Même justification répétée pour le premier et le second degrés : « il n’est pas démontré que la taille des classes ait un effet probant sur les réussite des élèves ». Cette affirmation globale
est une contre-vérité. Ce que disent les travaux de recherche français et étrangers est différent.
Je me souviens du rapport de Thomas Piketty sur « l’impact de la taille des classes et de la ségrégation sociale sur la réussite scolaire dans les écoles françaises » : il avait suivi une cohorte
de 10.000 élèves entrés en CP en 1997 et montrait que l’abaissement à 18 élèves de la taille des classes en CP et CE1 permettait, en ZEP, un gain de performance scolaire de 40% qui avait un effet
positif sur la réussite scolaire ultérieure. Il proposait, pour effectuer cette
opération à coût constant, d’augmenter d’un élève la taille des classes ne relevant pas de l’éducation prioritaire car cela, dans leur cas, ne pénalisait pas leur réussite scolaire.
Ces résultats allaient dans le même sens que ceux de l’étude américaine STAR qui avait suivi une cohorte de 11.000 élèves. Elle montrait que ceux qui avaient effectué leurs quatre premières
années d’étude dans des classes à effectif réduit obtenaient de bien meilleurs résultats que les autres en maths et en maîtrise de la
langue. Ces performances perduraient tout au long de la scolarité après réintégration dans des classes à effectif normal. Elles étaient surtout deux fois plus élevées pour les enfants des milieux
populaires et/ou des minorités ethniques.
Il n’est donc pas juste de dire que la taille des classes est sans effet sur les résultats scolaires : si elle est effectivement neutre pour les enfants de milieux favorisés, elle a en revanche
un fort impact sur ceux issus de familles socialement vulnérables ou culturellement moins bien dotées.
Entre la rigueur budgétaire à tout prix et la réussite scolaire de tous les élèves, la droite sarkozyste a choisi. Mais les classes préparatoires aux grandes écoles n’ont, elles, aucune menace d’économie à redouter…
Ce gouvernement n’en est pas à une contradiction près : il prétend promouvoir l’individualisation des parcours mais la rend, dans le même temps, plus difficile en augmentant la taille des
classes. Il prétend attaquer l’échec scolaire à la racine mais dépouille le primaire et le collège où se joue l’acquisition du « socle fondamental de connaissances et de compétences ». Il prétend
ne s’en prendre qu’aux surcoûts injustifiés mais cible les maillons déjà les plus pénalisés par une allocation aberrante des ressources, comme l’a encore rappelé la Cour des Comptes. Il avait
promis que les suppressions de postes se feraient sans toucher aux enseignants devant classe donc à taux d’encadrement constant mais les pistes privilégiées pour la période 2011-2013 semblent
bien remettre cet engagement en cause.
Cette « rationalisation des moyens » témoigne en réalité d’une grande déraison éducative.
Déscolariser les moins de 3 ans
Autre cible clairement désignée : la scolarisation à deux ans dont on sait pourtant combien elle facilite l’intégration scolaire des enfants des quartiers populaires. On est déjà tombé de 34,8%
d’enfants bénéficiant de ce mode de scolarisation précoce à 15,2% (et seulement 5% en Seine St Denis !). On aurait pu choisir de redresser la barre.

▶ **Données fournies**:
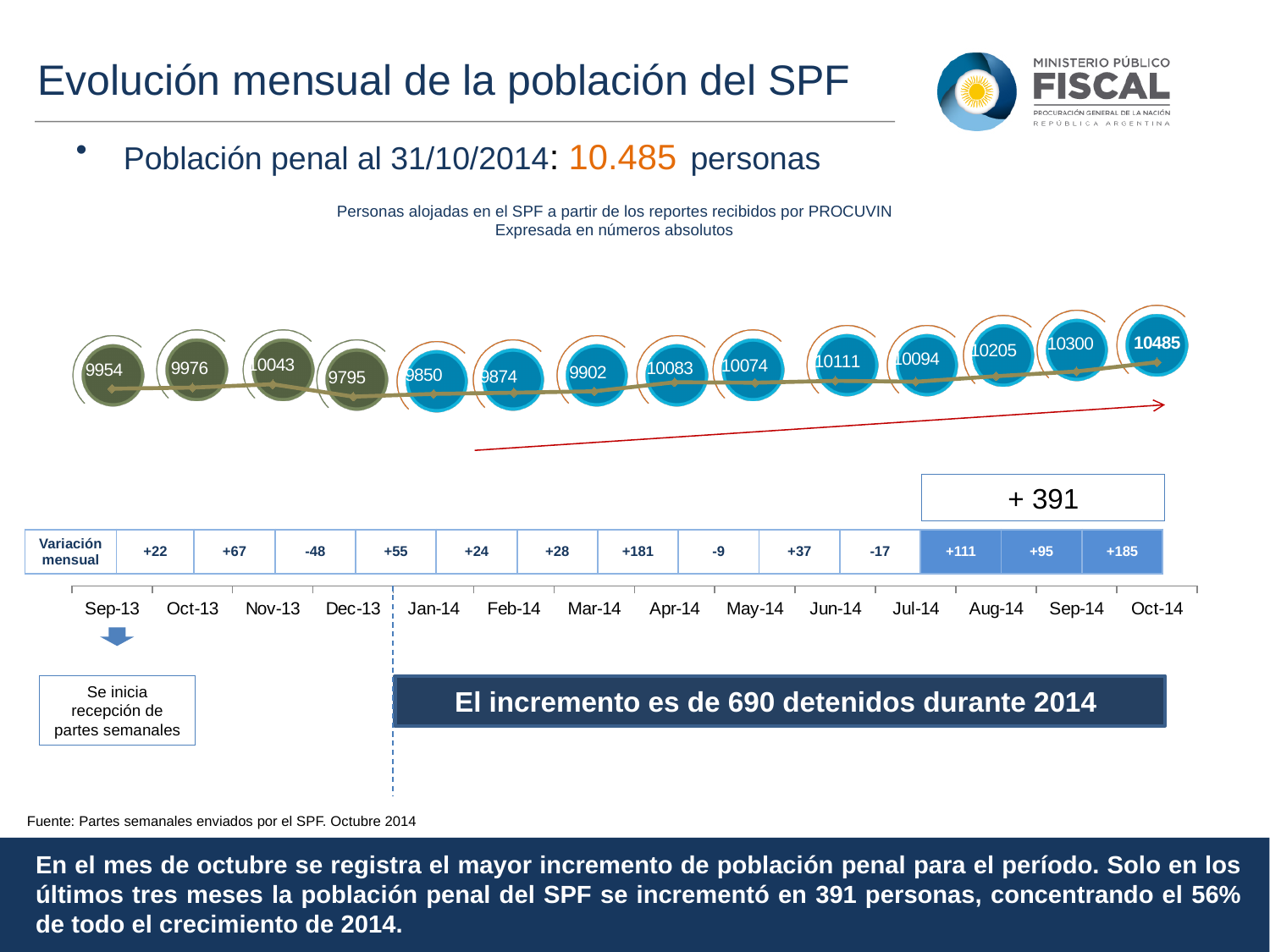
Do the values generally rise or fall from Jan-14 to Oct-14? rise What is the difference between the values for Oct-14 and Sep-14? 185 Which month has the lowest value? Dec-13 What is the value for Oct-14? 10485 What is the value for Apr-14? 10083 What kind of chart is this? line chart What is the difference between the values for Nov-13 and Dec-13? 248 What is the monthly variation (Variación mensual) shown for Mar-14? +28 Which month has the highest value? Oct-14 What is the value for Dec-13? 9795 Which is larger, the value for Nov-13 or the value for Jan-14? Nov-13 How many months are plotted on the chart? 14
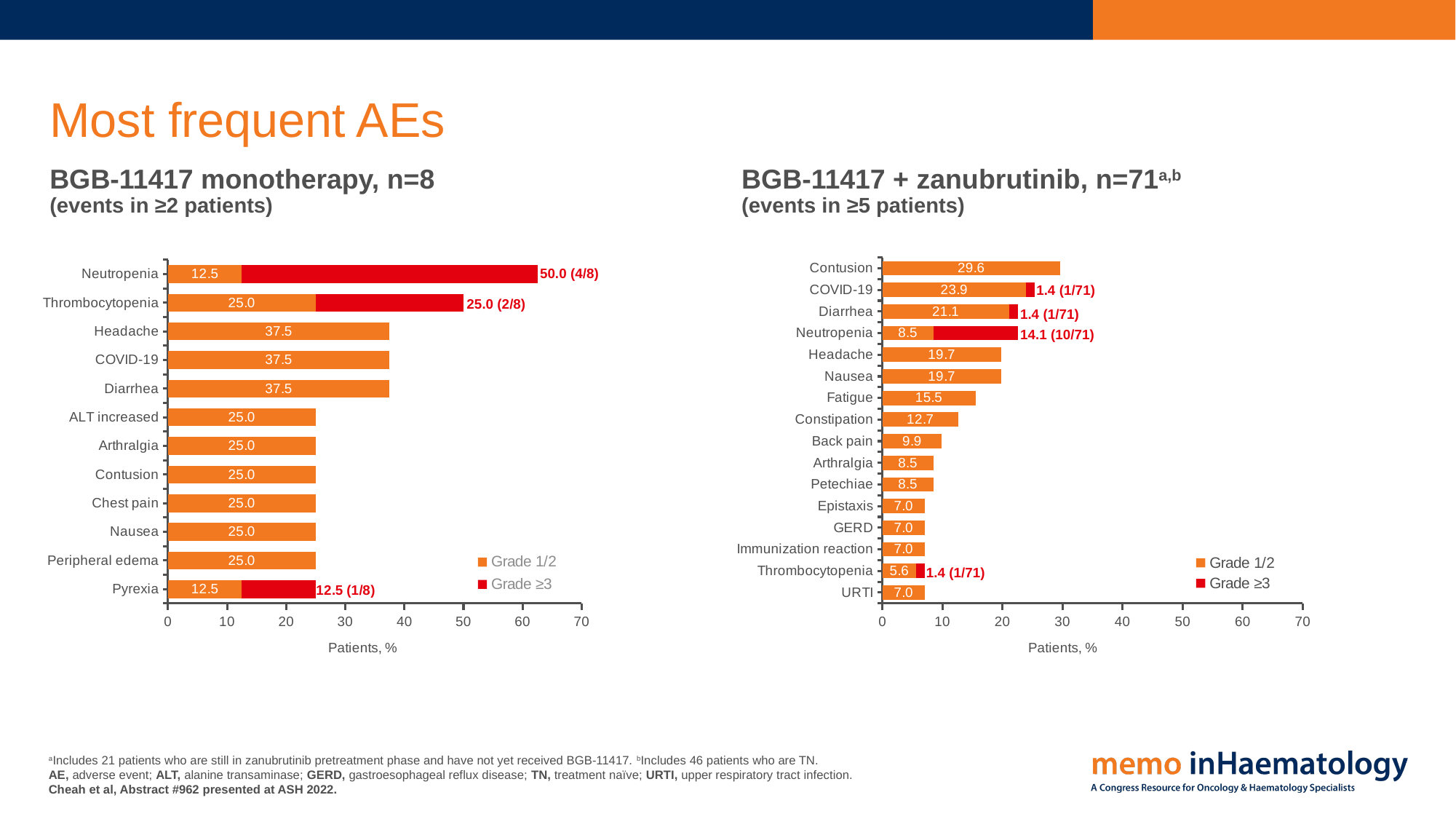
In the BGB-11417 monotherapy chart, what is the Grade ≥3 value for Neutropenia? 50.0 (4/8) In the BGB-11417 monotherapy chart, what is the Grade 1/2 value for Headache? 37.5 What type of chart is the BGB-11417 monotherapy chart? Stacked bar chart In the BGB-11417 + zanubrutinib chart, which is larger, the Grade 1/2 value for Back pain or for Constipation? Constipation In the BGB-11417 + zanubrutinib chart, which adverse event has the highest Grade 1/2 value? Contusion In the BGB-11417 monotherapy chart, what is the total of the stacked bar for Neutropenia? 62.5 In the BGB-11417 monotherapy chart, how many adverse event categories are listed? 12 In the BGB-11417 monotherapy chart, what is the Grade 1/2 value for Pyrexia? 12.5 In the BGB-11417 + zanubrutinib chart, what is the Grade ≥3 value for Neutropenia? 14.1 (10/71) How many series does the legend of the BGB-11417 + zanubrutinib chart list? 2 In the BGB-11417 + zanubrutinib chart, how many adverse event categories are listed? 16 In the BGB-11417 + zanubrutinib chart, what is the difference between the Grade 1/2 values for Contusion and Fatigue? 14.1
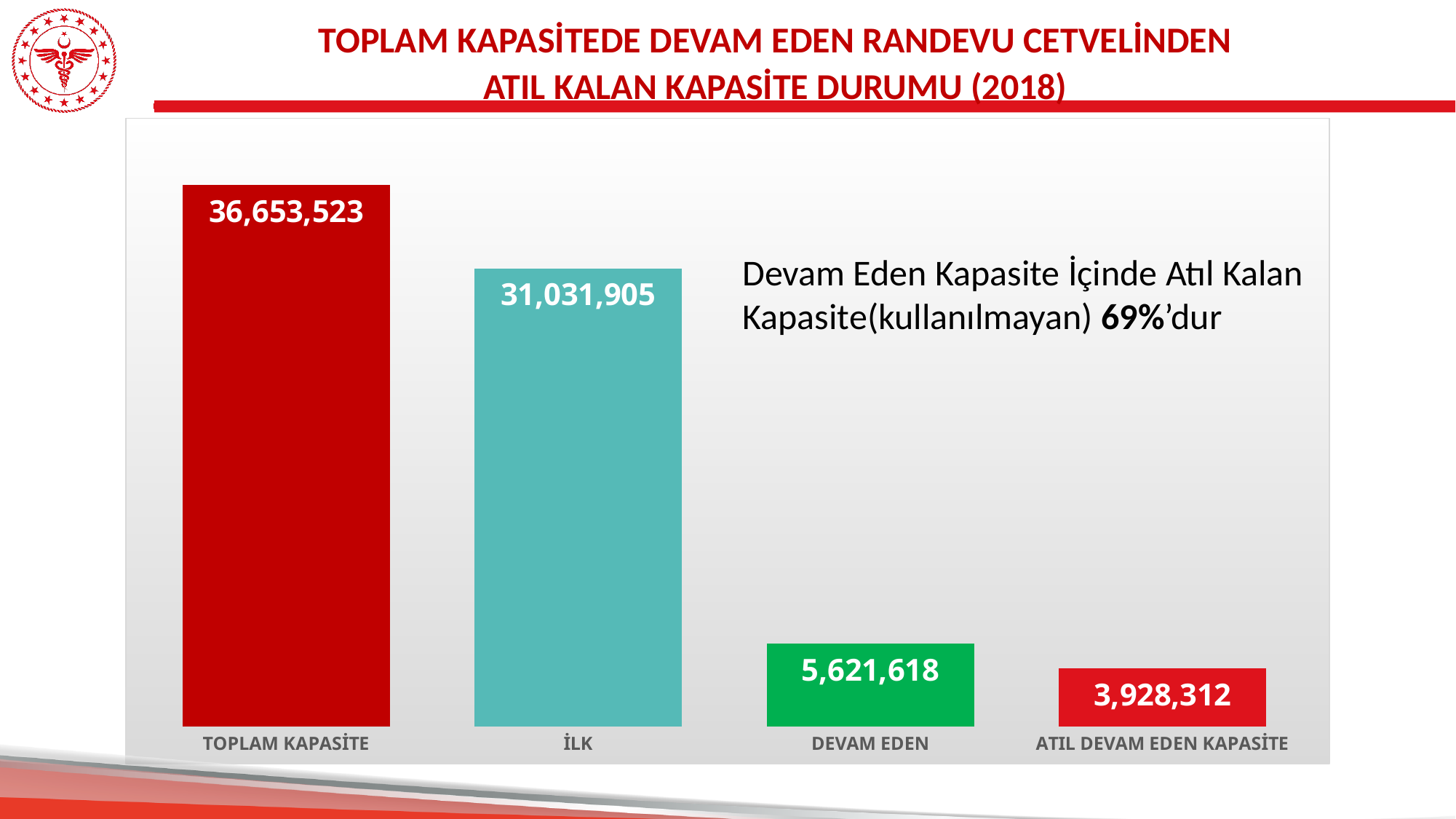
What is the value for ATIL DEVAM EDEN KAPASİTE? 3,928,312 Which category has the highest value? TOPLAM KAPASİTE What colour is the bar for DEVAM EDEN? Green How many categories are shown in the chart? 4 What is the value for TOPLAM KAPASİTE? 36,653,523 What is the value for İLK? 31,031,905 What is the difference between TOPLAM KAPASİTE and İLK? 5,621,618 Which category has the lowest value? ATIL DEVAM EDEN KAPASİTE Which is larger, İLK or DEVAM EDEN? İLK What is the value for DEVAM EDEN? 5,621,618 What is the difference between DEVAM EDEN and ATIL DEVAM EDEN KAPASİTE? 1,693,306 What kind of chart is shown on the slide? Bar chart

▶ **Travail demandé**:
a – Veuillez extraire du texte source le passage commençant par « Déscolariser les moins » et se poursuivant jusqu'à « redresser la barre. ».
b – D'après le texte source, combien d'élèves comptait la cohorte suivie par l'étude américaine STAR ?
Appuyez-vous uniquement sur le texte source.

▶ **Partie réponses**:
a –
Déscolariser les moins de 3 ans
Autre cible clairement désignée : la scolarisation à deux ans dont on sait pourtant combien elle facilite l’intégration scolaire des enfants des quartiers populaires. On est déjà tombé de 34,8%
d’enfants bénéficiant de ce mode de scolarisation précoce à 15,2% (et seulement 5% en Seine St Denis !). On aurait pu choisir de redresser la barre.

b – Elle comptait 11.000 élèves.